Abdülhamid’in ölümü hakkında bilinmeyenler
Abdülhamid, dünyanın en çalkantılı döneminde tahta çıkmış, tüm zorluklara göğüs germiş, bir halife olarak yere abdestsiz basmayacak kadar dindar bir yaşam sürmüştü. Eşi Müşfika Kadınefendi'nin kollarında ölmüş, onun bu dünyadan ayrılışına dair detayları kızı Ayşe Sultan kaleme almıştı. Kendisinden helallik isteyenlere "Bütün hizmetime bir kara çarşaf çektiler. Benim kimseden talep edecek hakkım yok" cevabını vermişti. Peki, Abdülhamid nasıl öldü? Abdülhamid kaç yaşında öldü? İşte Abdülhamid'in ölümü hakkında bilinmeyenler...
Bu sırada babam artık eskisi gibi değilmiş. Sıhhati bozulmuş. Gençler gibi hareketli bir vücuda malik olan babam şimdi yorgunluktan şikâyet ediyormuş. Ekseriya hazım cihazından şikâyet edermiş. Doktor Atıf Bey'in ilaçlarına itimat gösteriyor, şikâyetlerini ona dindirtiyormuş.
Ölümünden üç gün önce yorgunluktan bahsettiği hâlde mutadı veçhile giyinmiş, istirahat etmeyerek dolaşmış. 9 Şubat 1918 Cumartesi günü akşamı âdeti üzere kadınları ile birlikte sofraya oturmuş, iştahsızlıktan bahsederek bir tane köfte, bir iki kaşık kabak, bir tane de pirinç unu tatlısı yemiş.

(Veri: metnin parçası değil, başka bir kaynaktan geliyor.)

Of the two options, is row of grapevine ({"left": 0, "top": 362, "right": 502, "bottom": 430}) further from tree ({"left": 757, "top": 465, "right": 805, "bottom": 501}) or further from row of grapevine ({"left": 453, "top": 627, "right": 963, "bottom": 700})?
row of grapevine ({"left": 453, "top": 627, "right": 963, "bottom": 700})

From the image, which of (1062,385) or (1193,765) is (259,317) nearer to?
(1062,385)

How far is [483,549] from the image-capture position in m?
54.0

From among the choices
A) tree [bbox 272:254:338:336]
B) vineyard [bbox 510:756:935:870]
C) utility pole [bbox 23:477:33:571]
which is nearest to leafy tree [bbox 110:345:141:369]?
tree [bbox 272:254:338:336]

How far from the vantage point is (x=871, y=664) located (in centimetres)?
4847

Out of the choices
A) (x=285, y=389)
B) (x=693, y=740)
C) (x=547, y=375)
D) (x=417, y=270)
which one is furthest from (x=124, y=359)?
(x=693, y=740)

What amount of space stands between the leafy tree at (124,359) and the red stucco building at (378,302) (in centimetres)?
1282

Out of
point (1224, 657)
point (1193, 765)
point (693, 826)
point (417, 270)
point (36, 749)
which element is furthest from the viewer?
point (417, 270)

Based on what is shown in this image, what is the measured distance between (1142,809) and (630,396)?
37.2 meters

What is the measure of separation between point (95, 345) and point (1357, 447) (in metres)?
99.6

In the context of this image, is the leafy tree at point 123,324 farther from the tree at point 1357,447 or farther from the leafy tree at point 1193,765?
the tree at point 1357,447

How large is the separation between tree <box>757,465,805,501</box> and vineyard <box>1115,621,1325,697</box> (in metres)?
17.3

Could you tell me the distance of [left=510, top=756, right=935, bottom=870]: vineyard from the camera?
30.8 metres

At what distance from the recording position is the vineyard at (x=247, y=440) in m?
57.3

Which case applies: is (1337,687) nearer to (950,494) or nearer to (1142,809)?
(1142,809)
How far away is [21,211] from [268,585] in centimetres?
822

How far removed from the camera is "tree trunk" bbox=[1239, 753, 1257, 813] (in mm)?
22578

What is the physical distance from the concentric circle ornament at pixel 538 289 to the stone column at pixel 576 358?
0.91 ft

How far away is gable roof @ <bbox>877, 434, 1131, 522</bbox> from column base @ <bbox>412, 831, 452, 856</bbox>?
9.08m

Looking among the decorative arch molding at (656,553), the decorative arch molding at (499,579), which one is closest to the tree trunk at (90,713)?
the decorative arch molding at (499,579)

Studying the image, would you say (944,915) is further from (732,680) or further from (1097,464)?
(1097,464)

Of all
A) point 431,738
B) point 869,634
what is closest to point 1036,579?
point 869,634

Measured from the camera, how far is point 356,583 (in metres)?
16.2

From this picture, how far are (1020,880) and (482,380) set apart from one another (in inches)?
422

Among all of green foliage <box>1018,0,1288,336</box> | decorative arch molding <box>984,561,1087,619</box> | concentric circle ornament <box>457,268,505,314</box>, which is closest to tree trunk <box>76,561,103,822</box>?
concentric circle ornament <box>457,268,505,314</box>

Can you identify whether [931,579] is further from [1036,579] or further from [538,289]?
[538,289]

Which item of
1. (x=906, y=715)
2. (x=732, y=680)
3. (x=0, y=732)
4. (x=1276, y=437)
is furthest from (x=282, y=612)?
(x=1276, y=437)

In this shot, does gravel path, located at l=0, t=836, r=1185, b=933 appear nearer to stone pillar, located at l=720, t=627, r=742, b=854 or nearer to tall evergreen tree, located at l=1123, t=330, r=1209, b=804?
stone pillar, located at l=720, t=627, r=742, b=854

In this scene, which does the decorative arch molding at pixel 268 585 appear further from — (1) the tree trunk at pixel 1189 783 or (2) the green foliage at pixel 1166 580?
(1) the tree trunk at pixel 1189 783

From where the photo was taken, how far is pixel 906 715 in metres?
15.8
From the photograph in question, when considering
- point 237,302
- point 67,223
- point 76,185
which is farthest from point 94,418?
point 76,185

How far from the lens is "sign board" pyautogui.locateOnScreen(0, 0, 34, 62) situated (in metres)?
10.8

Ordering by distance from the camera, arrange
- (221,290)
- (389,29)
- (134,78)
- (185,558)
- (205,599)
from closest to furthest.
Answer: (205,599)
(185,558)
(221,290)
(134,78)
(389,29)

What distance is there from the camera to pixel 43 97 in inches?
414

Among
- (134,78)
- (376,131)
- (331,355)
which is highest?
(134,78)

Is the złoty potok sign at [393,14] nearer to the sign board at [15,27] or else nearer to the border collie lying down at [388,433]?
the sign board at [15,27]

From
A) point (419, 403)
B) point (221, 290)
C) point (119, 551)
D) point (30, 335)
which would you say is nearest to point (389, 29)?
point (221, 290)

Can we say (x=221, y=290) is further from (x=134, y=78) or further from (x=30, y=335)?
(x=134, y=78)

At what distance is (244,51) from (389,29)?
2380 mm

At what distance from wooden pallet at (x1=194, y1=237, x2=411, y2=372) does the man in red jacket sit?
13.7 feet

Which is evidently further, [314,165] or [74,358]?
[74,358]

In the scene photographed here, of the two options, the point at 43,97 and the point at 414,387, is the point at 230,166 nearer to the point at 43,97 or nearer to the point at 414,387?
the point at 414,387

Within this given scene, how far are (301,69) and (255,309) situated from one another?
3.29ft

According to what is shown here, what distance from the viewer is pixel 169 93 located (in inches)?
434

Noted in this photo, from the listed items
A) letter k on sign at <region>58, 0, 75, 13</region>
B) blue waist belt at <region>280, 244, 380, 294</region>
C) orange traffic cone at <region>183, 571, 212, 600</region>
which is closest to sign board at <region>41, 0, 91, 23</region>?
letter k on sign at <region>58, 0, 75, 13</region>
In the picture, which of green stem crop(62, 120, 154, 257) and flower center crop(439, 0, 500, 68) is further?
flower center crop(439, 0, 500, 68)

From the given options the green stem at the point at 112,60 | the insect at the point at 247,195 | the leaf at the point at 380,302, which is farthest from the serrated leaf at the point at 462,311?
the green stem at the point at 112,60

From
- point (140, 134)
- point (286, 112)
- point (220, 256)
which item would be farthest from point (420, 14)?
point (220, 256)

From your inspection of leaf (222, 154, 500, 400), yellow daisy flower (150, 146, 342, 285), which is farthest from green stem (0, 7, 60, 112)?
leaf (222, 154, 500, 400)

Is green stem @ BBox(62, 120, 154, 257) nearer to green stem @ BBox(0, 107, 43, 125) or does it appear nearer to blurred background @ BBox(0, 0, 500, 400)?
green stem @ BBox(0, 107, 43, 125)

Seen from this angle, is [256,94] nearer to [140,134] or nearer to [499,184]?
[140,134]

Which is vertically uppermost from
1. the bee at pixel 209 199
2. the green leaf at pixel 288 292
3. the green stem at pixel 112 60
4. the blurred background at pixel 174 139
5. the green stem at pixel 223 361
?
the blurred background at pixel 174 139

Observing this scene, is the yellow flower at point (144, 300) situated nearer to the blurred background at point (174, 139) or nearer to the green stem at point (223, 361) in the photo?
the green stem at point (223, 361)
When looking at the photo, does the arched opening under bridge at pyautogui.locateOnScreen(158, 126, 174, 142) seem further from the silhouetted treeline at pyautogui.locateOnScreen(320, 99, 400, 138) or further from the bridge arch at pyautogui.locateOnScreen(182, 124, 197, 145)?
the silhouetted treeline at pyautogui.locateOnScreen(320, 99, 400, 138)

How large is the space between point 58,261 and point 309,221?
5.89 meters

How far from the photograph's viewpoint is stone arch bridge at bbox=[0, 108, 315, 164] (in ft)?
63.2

Yemekten kalkınca anneme göğsünü göstererek, "Sol tarafımdan sağa doğru bir sancı hissediyorum" demiş. Annem derhal doktoru getirtmek istemişse de aksi gibi doktor o sabah babamdan izin alıp evine gitmiş bulunduğundan çağırmak kabil olmamış. Rasim Bey bir başka doktor getirtmeyi düşünmüş.
O civarda oturan ve babamın küçük kardeşi Mehmed Vahdeddin Efendi'nin doktoru olan Alekyadis Efendi'ye haber göndermiş. Alekyadis Efendi, babamı muayene ettikten sonra Rasim Bey'e hastalığın ehemmiyetli bir zatürre başlangıcı olduğunu söyleyerek, "Hakanın hastalığı kendisi kadar büyüktür" tabirini de kullanmış.
Bunun üzerine Rasim Bey derhal Sultan Reşad'a ve Enver Paşa'ya vaziyeti bildirmiş. Bu sırada bulunan Atıf Bey de babamı muayene edip aynı kanaate vardığından hemen meşhur doktorlardan Neşet Ömer Bey'i getirtip ona da muayene ettirmiş.
Babamın durumu gayet ciddi olduğundan ve şimdiki tesirli ilaçlar o zaman henüz malum bulunmadığından sarayda sabaha kadar kimse uyumamış.
Doktor Atıf Bey babamın yanına girip çıktıkça Abid Efendi de onu takip ediyormuş. Şafak sökerken babam, "Oh! Ne çabuk sabah oldu" demiş ve kendisinin her sabahki mutad banyosunun hazırlanmasını söylemiş. Hastalığı dolayısıyla bundan vazgeçirmeye çalışmışlarsa da ısrar etmiş ve "Beni banyodan mahrum ederseniz hakkımı helâl etmem" demiş.
Bunun üzerine zavallı Gülşen ağlayarak banyoyu hazırlamış. Doktorun rızası hilâfına banyoya kadar annemin koluna dayanarak gitmiş. Fakat banyodan sonra fevkalâde terlemeye başlamış.
Annemle Saliha Naciye Hanım, birbirlerinin yüzüne bakarak hayra alâmet olmayan bu hâlden dolayı gözlerine gelen yaşları saklamaya çalışmışlar. Babam oturduğu yerde, kolunun altına yastık koydurarak iki rekât sabah namazını kılmış.
Sonra sütünü istemiş ve âdeti üzere yarım bardak maden suyuna karıştırılmış sütünü içerek, "Hamdolsun Yarabbi! Daha iyiyim" demiş. Yine annemin koluna dayanarak yatak odasına girmiş.